How Vladimir has really Put boot into US
Monday, 6 October 2008
There have been many moments in local politics when we have all been watching the news or reading the paper and found our jaws dropping while we utter: “Did he just say what I think he just said?”
That sensation is not something on which we have a monopoly. Think of how the Americans must be feeling this week after former Russian president and current prime minister, Vladimir Putin, criticised the US financial system for its “irresponsibility”.
Things have certainly taken a turn for the surreal when a former Soviet KGB officer criticises the “bad” capitalists of the US. Let us be clear too — he is not criticising them because capitalism is sucking the blood out of the workers and is an immoral force.

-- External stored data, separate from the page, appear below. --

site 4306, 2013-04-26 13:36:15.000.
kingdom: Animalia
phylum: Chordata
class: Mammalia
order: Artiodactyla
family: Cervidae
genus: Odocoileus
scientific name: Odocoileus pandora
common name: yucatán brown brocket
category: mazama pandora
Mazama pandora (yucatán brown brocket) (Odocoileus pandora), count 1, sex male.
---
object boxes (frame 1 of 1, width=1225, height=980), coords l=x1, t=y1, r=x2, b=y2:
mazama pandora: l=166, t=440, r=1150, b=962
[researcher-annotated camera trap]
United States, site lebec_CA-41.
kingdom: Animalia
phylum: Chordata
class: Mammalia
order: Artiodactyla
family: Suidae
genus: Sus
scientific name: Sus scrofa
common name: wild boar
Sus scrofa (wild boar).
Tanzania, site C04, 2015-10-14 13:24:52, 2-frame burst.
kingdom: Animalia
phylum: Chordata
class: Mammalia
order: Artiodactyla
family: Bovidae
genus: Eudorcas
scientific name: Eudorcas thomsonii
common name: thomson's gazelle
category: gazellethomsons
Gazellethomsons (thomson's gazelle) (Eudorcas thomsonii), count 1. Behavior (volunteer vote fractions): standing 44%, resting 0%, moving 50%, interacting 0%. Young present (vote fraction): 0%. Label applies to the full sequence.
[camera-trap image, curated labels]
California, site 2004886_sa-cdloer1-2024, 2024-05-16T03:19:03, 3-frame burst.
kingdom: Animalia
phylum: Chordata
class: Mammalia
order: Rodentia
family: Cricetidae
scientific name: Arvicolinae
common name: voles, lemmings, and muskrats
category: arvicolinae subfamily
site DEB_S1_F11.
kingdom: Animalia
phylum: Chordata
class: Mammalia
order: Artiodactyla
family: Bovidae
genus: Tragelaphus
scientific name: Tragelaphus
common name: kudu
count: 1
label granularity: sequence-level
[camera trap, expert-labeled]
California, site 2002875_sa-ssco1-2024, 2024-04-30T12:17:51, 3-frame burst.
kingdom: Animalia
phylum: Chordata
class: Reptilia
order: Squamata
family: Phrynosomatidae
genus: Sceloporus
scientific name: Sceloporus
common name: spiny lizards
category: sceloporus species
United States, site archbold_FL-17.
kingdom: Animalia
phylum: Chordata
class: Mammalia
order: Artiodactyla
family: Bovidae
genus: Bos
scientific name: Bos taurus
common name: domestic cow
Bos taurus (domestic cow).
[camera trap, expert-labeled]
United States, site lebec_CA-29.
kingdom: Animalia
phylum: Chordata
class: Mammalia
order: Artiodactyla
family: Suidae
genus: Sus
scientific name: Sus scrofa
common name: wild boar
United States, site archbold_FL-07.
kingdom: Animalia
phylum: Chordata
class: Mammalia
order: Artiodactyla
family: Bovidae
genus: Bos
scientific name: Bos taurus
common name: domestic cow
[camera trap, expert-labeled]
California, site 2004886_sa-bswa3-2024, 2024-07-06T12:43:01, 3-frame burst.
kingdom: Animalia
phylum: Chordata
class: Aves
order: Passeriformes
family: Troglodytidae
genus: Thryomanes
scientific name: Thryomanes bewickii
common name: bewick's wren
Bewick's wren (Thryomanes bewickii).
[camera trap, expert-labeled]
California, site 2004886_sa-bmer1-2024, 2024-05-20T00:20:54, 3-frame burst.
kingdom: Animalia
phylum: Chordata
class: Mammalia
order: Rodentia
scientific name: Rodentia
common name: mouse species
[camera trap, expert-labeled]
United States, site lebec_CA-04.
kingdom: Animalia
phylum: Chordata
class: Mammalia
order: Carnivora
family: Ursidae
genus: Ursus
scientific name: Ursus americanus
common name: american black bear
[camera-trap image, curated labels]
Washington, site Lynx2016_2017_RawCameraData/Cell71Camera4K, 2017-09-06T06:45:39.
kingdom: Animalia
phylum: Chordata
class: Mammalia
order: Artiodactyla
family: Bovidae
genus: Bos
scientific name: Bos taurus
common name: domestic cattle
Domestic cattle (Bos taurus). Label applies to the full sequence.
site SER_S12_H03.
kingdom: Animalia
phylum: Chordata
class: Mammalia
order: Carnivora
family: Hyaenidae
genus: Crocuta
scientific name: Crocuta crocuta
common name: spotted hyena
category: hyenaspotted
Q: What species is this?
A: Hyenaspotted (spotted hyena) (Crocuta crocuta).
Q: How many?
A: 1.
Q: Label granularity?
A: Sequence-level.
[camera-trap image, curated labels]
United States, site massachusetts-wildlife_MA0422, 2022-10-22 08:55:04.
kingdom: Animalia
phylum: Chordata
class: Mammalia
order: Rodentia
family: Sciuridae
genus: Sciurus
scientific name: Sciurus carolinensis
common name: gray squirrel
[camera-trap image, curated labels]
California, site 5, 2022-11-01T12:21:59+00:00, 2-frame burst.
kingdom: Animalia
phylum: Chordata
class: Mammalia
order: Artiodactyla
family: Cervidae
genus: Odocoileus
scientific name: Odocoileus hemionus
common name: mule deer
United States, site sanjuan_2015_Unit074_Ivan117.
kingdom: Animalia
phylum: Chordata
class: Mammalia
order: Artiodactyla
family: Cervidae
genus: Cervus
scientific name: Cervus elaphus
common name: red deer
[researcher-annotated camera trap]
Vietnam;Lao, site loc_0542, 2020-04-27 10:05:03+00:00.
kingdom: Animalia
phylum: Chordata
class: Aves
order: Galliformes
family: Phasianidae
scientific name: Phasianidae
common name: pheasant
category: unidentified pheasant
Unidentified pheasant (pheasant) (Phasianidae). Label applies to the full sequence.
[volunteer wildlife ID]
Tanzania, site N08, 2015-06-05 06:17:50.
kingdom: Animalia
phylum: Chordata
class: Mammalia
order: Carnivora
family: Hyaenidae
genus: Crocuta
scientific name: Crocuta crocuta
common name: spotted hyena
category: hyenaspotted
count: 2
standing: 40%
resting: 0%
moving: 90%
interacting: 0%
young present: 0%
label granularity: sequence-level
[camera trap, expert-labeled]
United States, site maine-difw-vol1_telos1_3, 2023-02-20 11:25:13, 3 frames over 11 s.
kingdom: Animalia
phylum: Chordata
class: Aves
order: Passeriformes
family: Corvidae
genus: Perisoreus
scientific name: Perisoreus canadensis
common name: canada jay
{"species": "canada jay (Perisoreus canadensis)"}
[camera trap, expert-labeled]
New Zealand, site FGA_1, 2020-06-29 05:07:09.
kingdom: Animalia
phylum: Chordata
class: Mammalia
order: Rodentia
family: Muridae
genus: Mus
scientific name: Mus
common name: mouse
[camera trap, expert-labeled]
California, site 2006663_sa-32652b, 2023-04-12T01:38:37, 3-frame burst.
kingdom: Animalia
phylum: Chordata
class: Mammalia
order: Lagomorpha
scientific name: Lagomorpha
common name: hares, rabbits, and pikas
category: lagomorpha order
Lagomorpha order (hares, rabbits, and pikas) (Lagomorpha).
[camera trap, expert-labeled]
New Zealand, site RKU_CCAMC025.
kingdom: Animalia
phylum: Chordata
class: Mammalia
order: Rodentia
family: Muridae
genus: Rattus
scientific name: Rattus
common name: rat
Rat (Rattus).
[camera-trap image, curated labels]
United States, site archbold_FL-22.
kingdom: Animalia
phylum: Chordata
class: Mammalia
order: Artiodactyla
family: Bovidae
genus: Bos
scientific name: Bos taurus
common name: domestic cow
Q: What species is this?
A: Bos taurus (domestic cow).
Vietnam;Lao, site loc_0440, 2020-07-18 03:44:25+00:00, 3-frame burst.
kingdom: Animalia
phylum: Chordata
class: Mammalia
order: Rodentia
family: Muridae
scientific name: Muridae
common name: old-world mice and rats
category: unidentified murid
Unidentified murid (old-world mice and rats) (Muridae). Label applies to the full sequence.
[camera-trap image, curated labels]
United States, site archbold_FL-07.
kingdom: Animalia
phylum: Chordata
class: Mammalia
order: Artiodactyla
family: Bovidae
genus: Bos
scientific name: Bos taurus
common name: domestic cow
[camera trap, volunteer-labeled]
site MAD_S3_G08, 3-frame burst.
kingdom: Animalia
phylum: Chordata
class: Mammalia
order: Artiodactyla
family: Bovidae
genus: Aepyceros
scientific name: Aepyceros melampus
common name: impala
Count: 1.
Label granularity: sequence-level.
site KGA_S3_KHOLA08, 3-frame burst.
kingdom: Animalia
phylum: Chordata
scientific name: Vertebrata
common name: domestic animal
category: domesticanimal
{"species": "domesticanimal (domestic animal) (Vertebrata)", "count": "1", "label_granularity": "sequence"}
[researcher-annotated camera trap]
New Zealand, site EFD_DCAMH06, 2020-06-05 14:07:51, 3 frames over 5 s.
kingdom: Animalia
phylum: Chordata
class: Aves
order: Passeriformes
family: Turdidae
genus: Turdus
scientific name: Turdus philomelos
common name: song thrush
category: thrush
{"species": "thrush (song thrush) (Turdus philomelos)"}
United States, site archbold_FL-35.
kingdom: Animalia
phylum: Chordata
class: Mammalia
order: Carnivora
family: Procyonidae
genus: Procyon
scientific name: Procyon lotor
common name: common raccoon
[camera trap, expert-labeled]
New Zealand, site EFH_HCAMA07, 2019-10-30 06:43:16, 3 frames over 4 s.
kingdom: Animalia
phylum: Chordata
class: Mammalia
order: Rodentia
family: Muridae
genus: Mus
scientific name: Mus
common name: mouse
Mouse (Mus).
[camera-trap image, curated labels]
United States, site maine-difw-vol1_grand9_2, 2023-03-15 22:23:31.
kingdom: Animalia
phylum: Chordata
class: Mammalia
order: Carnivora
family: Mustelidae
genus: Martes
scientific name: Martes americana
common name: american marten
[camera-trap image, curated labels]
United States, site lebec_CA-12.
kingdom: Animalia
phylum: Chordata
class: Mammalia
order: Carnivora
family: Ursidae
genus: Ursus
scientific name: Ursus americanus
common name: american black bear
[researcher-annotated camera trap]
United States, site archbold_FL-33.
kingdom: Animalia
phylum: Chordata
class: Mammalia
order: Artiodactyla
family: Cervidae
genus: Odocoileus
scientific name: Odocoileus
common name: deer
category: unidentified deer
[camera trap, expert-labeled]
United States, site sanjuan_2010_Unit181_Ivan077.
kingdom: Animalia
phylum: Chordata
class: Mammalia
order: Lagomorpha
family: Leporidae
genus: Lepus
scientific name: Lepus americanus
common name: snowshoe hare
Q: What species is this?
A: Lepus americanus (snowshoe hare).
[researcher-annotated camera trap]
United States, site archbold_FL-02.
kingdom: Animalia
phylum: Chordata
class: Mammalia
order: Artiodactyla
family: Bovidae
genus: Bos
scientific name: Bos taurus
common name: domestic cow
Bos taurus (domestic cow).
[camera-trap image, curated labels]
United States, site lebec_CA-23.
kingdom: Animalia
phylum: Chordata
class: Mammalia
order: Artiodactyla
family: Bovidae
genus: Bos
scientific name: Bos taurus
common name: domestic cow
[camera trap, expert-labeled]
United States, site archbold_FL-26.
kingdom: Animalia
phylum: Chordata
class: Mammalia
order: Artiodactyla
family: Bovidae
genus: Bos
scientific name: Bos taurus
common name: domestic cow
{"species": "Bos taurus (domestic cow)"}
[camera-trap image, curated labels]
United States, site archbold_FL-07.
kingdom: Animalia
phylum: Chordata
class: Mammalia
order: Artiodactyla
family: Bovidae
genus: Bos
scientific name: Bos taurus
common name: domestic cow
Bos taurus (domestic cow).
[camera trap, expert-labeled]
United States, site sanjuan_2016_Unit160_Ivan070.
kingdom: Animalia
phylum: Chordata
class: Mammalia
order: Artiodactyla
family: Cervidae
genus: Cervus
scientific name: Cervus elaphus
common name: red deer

No, he is criticising them because they are bad at capitalism. The Russian stock market, like stock markets the world over, has been badly hit by events in Wall Street.
Nonetheless, it is one of those moments in which you find yourself pinching yourself. Remember the massed Russian tank divisions that were poised to invade the West and bring the joys of Communism to the downtrodden? Yes, it was not that long ago when the Evil Empire was poised to cast its blood-thirsty paws over — sorry, I mean free — the workers of London and Limavady. All the while Western apologists defended the capitalist system as being the best show in town.
How embarrassed the Americans must feel as their one-time enemy chides them for being so bad at the money game they had persuaded the Russians to play. You can just hear the Russian financiers give off to their American counterparts: “Look, comrade capitalist, you wanted us to become good little bourgeois and we have. And what is our reward? Falling stock options! I might have to put off buying that dacha in the countryside or that apartment in Chelsea because of your poor understanding of capitalism.”
Dirty Russkies. That sort of criticism has got to hurt the Yanks more than the Red Army storming the White House.